Are angels male or female?

Angels are referred to in the Hebrew language as bene elohim, or "sons of God." Bible scholar Dr. Henry Morris says about the angels:

"The only obvious and natural meaning [of the designation, “sons of God”]... is that these beings were sons of God, rather than of men, because they had been created, not born. Such a description, of course, would apply only to Adam (Lk. 3:38) and to the angels, whom God had directly created (Psa. 148:2, 5; 104:4; Col. 1:16)." Dr. Morris explains further:

"Whenever angels have appeared visibly to men, as recorded in the Bible, they have appeared in the physical bodies of men. Those who met with Abraham, for example, actually ate with him (Gen. 18:8) and, later, appeared to the inhabitants of Sodom in such perfectly manlike shape that the Sodomites were attempting to take these ‘men’ for homosexual purposes. The writer of Hebrews suggests that, on various occasions, some ‘have entertained angels unawares’ (Heb. 13:2).

‘It is true that the Lord Jesus said that...in the resurrection they ‘neither marry, nor are given in marriage, but are as the angels of God in heaven’ (Mat. 22:30). However, this is not equivalent to saying that angels are "sexless," since people who share in the resurrection will surely retain their own personal identity, whether male or female.

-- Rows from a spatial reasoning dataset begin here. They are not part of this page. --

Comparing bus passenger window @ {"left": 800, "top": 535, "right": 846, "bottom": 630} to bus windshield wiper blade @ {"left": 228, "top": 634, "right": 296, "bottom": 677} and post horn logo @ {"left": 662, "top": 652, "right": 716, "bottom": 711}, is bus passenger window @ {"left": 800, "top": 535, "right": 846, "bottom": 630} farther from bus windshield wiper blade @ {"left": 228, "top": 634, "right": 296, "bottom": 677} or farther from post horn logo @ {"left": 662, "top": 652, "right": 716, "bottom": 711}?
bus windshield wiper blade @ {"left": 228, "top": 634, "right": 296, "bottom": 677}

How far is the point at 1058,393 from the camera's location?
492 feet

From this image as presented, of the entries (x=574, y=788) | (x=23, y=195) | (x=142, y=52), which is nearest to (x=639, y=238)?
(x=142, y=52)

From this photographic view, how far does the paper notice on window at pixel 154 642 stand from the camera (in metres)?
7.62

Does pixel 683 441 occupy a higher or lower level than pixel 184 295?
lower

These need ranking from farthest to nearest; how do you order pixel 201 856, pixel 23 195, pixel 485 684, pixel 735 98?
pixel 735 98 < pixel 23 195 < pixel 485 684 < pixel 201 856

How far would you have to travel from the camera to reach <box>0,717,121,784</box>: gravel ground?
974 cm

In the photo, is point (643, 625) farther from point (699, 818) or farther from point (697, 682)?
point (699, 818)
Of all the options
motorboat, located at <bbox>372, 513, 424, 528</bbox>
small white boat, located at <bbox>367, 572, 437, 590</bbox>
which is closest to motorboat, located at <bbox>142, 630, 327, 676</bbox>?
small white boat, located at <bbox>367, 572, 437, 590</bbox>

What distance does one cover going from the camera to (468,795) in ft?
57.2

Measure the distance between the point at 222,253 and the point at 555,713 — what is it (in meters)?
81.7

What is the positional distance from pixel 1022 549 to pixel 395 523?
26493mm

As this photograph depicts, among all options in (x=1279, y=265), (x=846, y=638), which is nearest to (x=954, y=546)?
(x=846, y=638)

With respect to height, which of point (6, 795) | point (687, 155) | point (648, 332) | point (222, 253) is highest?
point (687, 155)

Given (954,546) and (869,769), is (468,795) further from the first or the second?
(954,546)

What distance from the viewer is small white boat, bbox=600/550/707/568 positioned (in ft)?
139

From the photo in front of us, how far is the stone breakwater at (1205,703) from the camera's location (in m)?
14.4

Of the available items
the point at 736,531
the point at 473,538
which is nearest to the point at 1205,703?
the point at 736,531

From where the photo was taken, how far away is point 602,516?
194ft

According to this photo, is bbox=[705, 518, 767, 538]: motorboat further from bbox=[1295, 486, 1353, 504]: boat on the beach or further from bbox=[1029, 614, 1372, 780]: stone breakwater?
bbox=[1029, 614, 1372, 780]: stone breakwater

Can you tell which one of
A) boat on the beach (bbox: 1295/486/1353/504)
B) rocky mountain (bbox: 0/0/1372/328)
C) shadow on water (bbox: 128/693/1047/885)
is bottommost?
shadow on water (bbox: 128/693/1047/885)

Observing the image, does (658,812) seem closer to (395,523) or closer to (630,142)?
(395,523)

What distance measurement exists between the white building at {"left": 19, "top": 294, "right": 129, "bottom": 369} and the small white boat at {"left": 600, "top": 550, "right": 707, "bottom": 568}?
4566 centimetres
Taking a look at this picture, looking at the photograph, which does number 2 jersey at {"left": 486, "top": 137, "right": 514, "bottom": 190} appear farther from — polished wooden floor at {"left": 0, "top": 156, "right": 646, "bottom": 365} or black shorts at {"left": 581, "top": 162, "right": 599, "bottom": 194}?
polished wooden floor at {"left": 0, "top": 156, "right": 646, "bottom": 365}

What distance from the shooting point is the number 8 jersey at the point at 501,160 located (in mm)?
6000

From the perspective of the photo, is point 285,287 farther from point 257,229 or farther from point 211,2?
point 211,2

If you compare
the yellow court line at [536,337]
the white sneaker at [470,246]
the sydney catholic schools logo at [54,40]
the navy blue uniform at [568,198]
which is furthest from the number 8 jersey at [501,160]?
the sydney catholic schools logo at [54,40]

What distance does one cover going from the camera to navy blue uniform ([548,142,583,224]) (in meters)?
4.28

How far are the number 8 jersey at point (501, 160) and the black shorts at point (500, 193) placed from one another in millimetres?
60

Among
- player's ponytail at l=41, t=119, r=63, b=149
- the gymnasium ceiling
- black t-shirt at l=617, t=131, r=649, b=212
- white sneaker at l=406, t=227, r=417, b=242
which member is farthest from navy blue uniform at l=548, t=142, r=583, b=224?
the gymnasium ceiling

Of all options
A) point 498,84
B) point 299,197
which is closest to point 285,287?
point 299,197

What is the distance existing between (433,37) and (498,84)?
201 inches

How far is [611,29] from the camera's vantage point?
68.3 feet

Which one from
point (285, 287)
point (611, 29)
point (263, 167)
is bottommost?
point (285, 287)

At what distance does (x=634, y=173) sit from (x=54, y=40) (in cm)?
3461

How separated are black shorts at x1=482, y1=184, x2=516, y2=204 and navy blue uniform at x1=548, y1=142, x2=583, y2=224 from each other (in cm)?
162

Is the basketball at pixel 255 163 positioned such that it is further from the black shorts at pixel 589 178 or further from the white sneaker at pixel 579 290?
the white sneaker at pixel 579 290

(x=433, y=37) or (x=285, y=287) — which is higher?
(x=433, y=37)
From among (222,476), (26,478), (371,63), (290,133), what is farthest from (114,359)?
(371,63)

Furthermore, angels are always described, when they appear, as ‘men,’ and the pronoun ‘he’ is always used in reference to them. Somehow they have been given by God the capacity of materializing themselves in masculine human form when occasion warrants, even though their bodies are not under the control of the gravitational and electromagnetic forces which limit our own bodies in this present life." (The above excerpt is from The Giants of Old (Part 2), The Genesis Record - by Henry Morris.)